In darcs, every repository that shares common ancestry of patches with another can be considered a branch. Its commands don't talk about branches specifically, but simply about repositories and patches. So the short answer is "use the same commands you would for creating a new repository and moving patches back and forth to it."

One feature of branches in other source control systems is the ability to save disk space by not totally duplicating the storage of the source between the trunk and its branches. darcs can help with this by creating hard links to branches that exist on the same file system. When creating a new repo on the same file system, darcs get will create hard links. Otherwise, you can use

darcs optimize --relink --sibling /repo/dir

after the fact. But if both branches are pushed to two repositories on another machine, the hard link is not recreated on the new machine.

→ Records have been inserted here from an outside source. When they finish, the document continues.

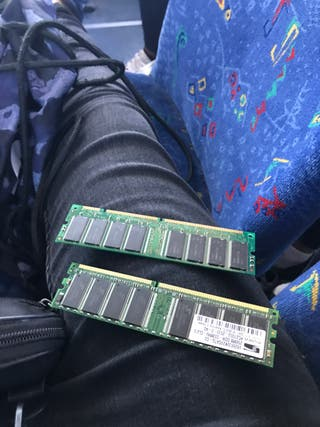 Tarjeta RAM de 4gb y de 2gb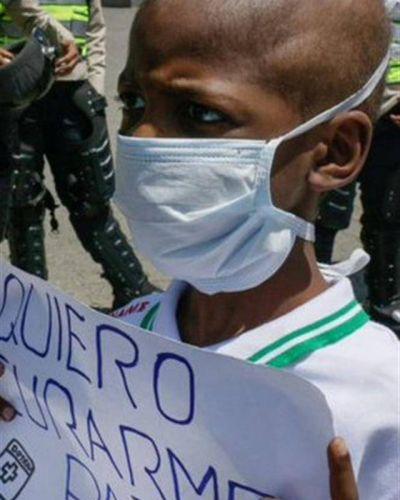 La muerte de un chico por falta de medicamentos indigna a Venezuela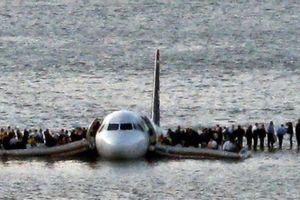 10 năm vụ máy bay chở 155 người hạ cánh 'liều' nhất lịch sử: Ký ức kinh hoàng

See the docs for those commands for more details.

Besides this, darcs does not do any kind of branch management. Since a repository is exactly one branch, it is not possible for a single "server" repository published at a given URL to contain multiple branches. Discovery of the various branches in a published project must be done by other means.

How should you copy working directories between machines?

If you've recorded all your changes, just use darcs push/pull.

If you have unrecorded changes, you can record them, then push/pull, and then unrecord them on both machines after the synchronisation.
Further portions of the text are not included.